>> BEGIN Source excerpt

Though it’s true that a picture can be worth a thousand words, we still rely upon words to carry the complete message and the full story. They capture the narrative, clarify the abstract, conceptualize the unseen. When Chris Burkard gave a TED talk in 2015, he showed the audience jaw-dropping photos and videos of what he does as a surf photographer. But it was only through his words that the audience could fully appreciate his challenging quest for the perfect waves, in the most remote beaches of the world. His visuals impressed; his words inspired. His photos portrayed the outcome; his words described the process.
Because words produce a different kind of impact, effective presenters are careful to invest ample time in brainstorming key messages, finalizing speech outlines and framing relevant stories. Yet on some days, you’re at a loss for words. You can scarcely find any workable words at all, or your word choices just won’t adequately convey your thoughts.
At the opposite end of the trouble spectrum, sometimes you’re piled up with too many words. You’re able to express what you want to, but only at great length – greater length than most audience members will be willing to tolerate.
Get the words just right – consistently – calls for plenty of time, effort and raw experience. Fortunately it is a learnable skill. To help build your skill, we recommend you adopt the four habits below.
#1: Clearly define your point
Finding the right words can be almost impossible if you haven’t clearly defined – for yourself – the point you’re trying to convey. Likewise, It’s awfully difficult to stick to a point when you don’t know what that point really is. So take a minute, take two minutes, take as long as it takes to work out the concept you mean to put across. With that small task completed, finding the words to express yourself is a far more fruitful pursuit.

>> END Source excerpt
>> BEGIN Listed entries

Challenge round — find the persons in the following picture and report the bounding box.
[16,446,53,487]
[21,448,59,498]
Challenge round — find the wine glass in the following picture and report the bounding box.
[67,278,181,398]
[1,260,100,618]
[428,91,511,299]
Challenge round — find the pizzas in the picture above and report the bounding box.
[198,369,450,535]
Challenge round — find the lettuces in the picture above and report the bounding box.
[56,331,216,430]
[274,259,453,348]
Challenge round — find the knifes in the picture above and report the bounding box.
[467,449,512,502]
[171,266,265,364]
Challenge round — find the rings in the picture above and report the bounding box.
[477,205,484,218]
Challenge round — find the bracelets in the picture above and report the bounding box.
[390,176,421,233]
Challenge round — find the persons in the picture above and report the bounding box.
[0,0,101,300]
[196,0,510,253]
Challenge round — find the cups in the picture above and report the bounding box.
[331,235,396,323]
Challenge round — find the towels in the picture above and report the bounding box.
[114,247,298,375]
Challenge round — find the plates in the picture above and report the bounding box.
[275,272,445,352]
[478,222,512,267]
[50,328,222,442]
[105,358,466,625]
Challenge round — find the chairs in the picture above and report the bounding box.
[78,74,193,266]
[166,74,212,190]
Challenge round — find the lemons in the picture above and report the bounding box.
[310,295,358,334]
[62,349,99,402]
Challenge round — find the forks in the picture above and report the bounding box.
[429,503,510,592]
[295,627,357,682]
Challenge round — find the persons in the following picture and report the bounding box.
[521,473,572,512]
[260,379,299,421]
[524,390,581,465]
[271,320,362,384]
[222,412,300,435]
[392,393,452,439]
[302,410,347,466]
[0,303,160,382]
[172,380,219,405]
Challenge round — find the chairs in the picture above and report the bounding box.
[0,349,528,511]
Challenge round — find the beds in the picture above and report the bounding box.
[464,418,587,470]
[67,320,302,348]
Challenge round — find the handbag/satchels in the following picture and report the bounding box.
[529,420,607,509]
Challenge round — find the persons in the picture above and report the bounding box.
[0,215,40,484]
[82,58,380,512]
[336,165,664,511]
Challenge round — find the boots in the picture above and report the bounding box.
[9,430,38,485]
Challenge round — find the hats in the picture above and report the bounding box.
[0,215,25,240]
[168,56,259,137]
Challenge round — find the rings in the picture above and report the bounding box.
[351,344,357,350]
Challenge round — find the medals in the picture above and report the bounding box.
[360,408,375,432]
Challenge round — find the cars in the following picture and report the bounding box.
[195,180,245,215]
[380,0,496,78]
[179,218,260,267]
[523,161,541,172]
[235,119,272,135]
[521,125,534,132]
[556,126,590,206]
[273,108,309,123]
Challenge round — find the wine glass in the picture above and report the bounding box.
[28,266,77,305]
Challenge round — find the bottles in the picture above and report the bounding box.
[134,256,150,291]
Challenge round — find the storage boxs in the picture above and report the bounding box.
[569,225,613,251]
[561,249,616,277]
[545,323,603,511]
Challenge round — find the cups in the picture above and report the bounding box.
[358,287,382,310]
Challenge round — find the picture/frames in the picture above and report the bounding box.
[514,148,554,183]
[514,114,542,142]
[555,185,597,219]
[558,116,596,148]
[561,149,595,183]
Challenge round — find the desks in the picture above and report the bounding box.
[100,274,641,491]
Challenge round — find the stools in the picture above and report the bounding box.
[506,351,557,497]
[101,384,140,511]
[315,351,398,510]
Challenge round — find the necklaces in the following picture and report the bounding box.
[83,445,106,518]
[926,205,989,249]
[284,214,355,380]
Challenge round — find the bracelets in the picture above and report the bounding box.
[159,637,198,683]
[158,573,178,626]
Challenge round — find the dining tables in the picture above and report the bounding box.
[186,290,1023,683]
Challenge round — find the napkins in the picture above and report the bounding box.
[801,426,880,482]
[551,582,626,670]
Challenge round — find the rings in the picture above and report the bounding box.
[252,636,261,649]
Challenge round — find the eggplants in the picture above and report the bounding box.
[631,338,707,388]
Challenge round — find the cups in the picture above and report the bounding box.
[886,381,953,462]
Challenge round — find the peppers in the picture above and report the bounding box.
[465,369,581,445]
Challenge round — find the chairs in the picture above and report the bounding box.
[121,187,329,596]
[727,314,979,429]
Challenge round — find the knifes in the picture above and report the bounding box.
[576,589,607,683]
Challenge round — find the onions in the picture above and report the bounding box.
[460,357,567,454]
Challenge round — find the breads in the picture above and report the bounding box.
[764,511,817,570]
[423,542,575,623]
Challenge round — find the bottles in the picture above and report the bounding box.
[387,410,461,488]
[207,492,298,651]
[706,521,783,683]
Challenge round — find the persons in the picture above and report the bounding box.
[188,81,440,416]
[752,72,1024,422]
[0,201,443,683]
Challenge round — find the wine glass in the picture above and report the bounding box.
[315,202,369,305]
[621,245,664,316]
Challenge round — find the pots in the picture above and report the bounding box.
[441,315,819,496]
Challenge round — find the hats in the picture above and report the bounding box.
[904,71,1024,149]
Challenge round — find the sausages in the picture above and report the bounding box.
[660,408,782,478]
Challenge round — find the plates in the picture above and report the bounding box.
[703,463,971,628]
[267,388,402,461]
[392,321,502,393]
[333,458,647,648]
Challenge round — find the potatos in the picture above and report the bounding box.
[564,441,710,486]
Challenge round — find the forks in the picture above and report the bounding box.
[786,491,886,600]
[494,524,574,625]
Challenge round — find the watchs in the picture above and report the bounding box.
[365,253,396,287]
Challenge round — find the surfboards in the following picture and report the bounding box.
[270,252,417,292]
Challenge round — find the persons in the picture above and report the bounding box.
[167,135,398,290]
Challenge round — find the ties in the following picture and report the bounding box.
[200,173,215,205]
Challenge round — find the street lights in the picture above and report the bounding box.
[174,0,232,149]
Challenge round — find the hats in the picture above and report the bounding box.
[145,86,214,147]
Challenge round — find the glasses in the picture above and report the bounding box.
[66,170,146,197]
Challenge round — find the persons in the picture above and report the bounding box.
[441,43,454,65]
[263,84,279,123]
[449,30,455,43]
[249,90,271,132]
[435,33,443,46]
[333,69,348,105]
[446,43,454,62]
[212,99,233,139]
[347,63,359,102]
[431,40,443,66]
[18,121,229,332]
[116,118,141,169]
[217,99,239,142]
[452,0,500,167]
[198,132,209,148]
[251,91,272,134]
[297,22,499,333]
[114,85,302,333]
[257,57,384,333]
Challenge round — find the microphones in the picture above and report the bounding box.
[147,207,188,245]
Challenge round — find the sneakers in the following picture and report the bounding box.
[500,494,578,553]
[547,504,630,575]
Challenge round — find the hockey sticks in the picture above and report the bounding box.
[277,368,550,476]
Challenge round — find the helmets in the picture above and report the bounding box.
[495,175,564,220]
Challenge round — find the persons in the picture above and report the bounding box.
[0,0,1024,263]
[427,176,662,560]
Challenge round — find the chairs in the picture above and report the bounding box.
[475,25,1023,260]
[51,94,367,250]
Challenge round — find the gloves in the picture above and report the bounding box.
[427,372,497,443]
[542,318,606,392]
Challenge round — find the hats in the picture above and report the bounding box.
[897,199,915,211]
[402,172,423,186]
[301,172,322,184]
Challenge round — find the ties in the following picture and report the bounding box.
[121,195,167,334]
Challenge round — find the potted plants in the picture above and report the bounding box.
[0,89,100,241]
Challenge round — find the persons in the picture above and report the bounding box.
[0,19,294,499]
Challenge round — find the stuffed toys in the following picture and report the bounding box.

>> END Listed entries

According to the text about choosing words, in what year did Chris Burkard give a TED talk? Please rely only on the text about choosing words.

2015